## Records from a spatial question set
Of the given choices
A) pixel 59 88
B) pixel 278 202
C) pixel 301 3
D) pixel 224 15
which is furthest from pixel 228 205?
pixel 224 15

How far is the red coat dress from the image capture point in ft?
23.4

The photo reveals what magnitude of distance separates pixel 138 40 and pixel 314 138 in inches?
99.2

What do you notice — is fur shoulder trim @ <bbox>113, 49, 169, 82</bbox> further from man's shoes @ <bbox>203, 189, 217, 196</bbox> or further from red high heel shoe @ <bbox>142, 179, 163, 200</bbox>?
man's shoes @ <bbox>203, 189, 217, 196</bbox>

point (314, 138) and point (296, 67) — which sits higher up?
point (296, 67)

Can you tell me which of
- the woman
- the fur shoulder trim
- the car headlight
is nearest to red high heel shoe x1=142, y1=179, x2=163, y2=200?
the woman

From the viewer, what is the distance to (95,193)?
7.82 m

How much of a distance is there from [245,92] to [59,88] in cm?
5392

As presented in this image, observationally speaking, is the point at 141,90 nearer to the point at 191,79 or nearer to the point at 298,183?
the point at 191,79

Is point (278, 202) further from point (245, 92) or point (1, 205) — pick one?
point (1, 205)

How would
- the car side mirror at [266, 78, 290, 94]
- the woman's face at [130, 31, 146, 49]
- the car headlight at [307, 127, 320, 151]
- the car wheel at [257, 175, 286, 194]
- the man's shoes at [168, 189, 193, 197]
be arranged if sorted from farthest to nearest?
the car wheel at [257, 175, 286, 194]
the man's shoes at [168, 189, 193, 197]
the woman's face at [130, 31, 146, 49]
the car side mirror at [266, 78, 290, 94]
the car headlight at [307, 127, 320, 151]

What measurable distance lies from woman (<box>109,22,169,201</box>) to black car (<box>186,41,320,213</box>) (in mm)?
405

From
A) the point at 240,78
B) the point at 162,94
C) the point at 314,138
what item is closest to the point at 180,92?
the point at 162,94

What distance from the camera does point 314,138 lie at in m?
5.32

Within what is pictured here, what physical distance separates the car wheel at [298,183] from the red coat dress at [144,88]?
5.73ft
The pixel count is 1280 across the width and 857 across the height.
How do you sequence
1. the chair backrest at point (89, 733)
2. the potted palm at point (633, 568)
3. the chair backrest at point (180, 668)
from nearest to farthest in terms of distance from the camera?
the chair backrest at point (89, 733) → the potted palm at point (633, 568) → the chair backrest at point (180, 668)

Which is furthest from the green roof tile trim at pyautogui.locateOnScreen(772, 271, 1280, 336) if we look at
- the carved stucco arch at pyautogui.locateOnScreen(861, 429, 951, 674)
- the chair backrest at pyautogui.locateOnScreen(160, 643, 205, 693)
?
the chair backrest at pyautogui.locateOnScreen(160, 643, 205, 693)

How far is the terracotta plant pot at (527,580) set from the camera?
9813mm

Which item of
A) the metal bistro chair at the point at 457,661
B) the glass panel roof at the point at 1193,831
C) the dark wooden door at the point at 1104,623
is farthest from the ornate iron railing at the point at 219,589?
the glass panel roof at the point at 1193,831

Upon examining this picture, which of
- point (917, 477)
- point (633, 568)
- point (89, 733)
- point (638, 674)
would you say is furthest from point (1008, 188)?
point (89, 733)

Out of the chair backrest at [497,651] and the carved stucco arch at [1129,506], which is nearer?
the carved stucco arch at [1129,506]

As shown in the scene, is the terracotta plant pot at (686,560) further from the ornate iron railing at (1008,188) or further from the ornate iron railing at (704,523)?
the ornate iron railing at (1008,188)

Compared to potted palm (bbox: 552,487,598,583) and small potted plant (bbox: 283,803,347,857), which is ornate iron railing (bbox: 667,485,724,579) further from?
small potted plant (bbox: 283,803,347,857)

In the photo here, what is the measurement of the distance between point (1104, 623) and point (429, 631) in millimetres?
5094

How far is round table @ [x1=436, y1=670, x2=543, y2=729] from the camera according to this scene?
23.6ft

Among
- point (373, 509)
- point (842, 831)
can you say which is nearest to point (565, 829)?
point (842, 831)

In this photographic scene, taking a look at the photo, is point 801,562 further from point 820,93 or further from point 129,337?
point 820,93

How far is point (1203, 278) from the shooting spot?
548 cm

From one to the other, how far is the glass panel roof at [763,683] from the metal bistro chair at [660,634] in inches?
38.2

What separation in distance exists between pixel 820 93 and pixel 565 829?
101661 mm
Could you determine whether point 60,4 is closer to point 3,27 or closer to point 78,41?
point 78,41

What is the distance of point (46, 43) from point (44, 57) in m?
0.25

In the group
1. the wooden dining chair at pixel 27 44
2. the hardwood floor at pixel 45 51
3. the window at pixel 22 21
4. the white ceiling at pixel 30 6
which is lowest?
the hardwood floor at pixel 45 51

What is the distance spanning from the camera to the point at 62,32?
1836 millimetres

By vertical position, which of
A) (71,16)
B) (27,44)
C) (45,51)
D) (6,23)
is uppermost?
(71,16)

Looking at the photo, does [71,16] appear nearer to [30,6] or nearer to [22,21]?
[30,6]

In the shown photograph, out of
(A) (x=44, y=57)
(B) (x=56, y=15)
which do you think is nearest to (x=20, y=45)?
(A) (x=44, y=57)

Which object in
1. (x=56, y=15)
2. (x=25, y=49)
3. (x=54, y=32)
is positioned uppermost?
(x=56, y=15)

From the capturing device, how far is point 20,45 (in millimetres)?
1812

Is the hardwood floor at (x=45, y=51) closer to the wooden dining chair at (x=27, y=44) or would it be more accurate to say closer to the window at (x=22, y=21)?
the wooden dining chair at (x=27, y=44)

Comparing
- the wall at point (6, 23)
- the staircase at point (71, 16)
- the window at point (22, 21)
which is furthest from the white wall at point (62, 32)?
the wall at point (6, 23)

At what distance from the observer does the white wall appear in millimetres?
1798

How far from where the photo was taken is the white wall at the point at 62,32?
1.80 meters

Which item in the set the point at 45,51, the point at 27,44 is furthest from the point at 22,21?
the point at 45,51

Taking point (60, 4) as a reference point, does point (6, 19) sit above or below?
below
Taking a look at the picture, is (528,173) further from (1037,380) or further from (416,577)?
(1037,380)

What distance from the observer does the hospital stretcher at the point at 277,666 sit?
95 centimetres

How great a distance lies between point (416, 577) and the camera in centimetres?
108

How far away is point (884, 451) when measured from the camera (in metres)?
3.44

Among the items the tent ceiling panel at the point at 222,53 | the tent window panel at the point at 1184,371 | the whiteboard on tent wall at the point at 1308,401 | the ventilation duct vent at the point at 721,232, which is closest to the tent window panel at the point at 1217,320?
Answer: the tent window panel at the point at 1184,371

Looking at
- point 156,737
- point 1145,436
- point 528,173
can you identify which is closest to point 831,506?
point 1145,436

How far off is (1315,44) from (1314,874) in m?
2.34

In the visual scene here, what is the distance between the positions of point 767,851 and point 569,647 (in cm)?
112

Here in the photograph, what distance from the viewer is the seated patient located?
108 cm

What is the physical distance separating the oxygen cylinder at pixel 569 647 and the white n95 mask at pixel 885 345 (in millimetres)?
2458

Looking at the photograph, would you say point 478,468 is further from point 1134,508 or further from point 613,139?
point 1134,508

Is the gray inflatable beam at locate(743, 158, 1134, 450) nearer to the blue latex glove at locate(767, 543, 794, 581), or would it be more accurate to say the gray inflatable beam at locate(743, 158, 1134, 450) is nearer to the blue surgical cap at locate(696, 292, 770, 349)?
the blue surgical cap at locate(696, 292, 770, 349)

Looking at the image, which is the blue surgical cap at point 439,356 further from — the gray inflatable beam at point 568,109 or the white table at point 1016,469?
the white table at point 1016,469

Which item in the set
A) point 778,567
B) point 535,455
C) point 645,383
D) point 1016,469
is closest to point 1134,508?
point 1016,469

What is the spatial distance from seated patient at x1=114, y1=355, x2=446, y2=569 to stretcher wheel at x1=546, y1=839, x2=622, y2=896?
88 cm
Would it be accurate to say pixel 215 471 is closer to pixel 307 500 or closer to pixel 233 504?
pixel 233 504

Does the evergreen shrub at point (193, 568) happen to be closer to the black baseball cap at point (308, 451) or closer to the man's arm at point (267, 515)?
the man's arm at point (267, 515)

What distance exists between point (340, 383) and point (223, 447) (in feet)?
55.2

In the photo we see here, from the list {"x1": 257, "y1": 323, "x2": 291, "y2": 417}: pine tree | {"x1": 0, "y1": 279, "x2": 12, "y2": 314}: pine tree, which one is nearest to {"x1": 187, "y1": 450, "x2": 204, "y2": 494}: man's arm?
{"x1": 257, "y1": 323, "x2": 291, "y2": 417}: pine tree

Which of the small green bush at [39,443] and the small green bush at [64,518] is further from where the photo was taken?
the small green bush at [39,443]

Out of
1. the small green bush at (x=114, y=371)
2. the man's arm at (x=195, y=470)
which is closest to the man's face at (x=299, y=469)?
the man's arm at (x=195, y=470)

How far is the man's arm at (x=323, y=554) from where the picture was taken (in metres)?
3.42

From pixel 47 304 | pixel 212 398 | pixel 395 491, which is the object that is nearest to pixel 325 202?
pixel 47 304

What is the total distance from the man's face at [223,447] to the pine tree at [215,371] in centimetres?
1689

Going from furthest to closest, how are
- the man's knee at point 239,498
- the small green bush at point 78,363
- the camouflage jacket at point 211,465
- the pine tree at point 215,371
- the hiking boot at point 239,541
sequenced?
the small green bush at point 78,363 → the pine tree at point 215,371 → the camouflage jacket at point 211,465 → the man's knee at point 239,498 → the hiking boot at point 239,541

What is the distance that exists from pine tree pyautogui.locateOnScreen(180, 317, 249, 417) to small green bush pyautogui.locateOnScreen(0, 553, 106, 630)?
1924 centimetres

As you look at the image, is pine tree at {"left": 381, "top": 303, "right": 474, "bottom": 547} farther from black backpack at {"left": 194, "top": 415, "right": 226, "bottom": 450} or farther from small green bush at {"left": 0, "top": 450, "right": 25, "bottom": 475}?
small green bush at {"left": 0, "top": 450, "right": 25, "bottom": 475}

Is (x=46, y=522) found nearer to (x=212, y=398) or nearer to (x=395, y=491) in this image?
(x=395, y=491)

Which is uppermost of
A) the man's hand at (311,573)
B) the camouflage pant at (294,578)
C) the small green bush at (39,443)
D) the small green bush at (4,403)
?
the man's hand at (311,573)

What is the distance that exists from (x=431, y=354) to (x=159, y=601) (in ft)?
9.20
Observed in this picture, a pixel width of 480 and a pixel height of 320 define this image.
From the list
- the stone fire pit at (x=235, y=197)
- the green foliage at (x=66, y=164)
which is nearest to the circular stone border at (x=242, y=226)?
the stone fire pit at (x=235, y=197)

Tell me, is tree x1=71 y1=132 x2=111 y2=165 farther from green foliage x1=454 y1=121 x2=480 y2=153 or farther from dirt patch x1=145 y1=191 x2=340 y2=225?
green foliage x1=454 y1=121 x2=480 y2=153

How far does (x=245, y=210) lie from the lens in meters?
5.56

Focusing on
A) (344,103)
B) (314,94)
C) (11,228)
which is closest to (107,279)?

## What is needed
Convert the listing from the line with "Taking a look at the picture, is" to the line with "Answer: the tent" into a JSON list of strings, one string per line, leaving out blank lines.

## Solution for this problem
[
  "Taking a look at the picture, is (528,173) further from (1037,380) or further from (416,577)?",
  "(1037,380)",
  "What distance from the observer does the hospital stretcher at the point at 277,666 sit?",
  "95 centimetres",
  "How great a distance lies between point (416, 577) and the camera in centimetres?",
  "108",
  "How far away is point (884, 451) when measured from the camera (in metres)?",
  "3.44",
  "Among the items the tent ceiling panel at the point at 222,53 | the tent window panel at the point at 1184,371 | the whiteboard on tent wall at the point at 1308,401 | the ventilation duct vent at the point at 721,232, which is closest to the tent window panel at the point at 1217,320?",
  "Answer: the tent window panel at the point at 1184,371"
]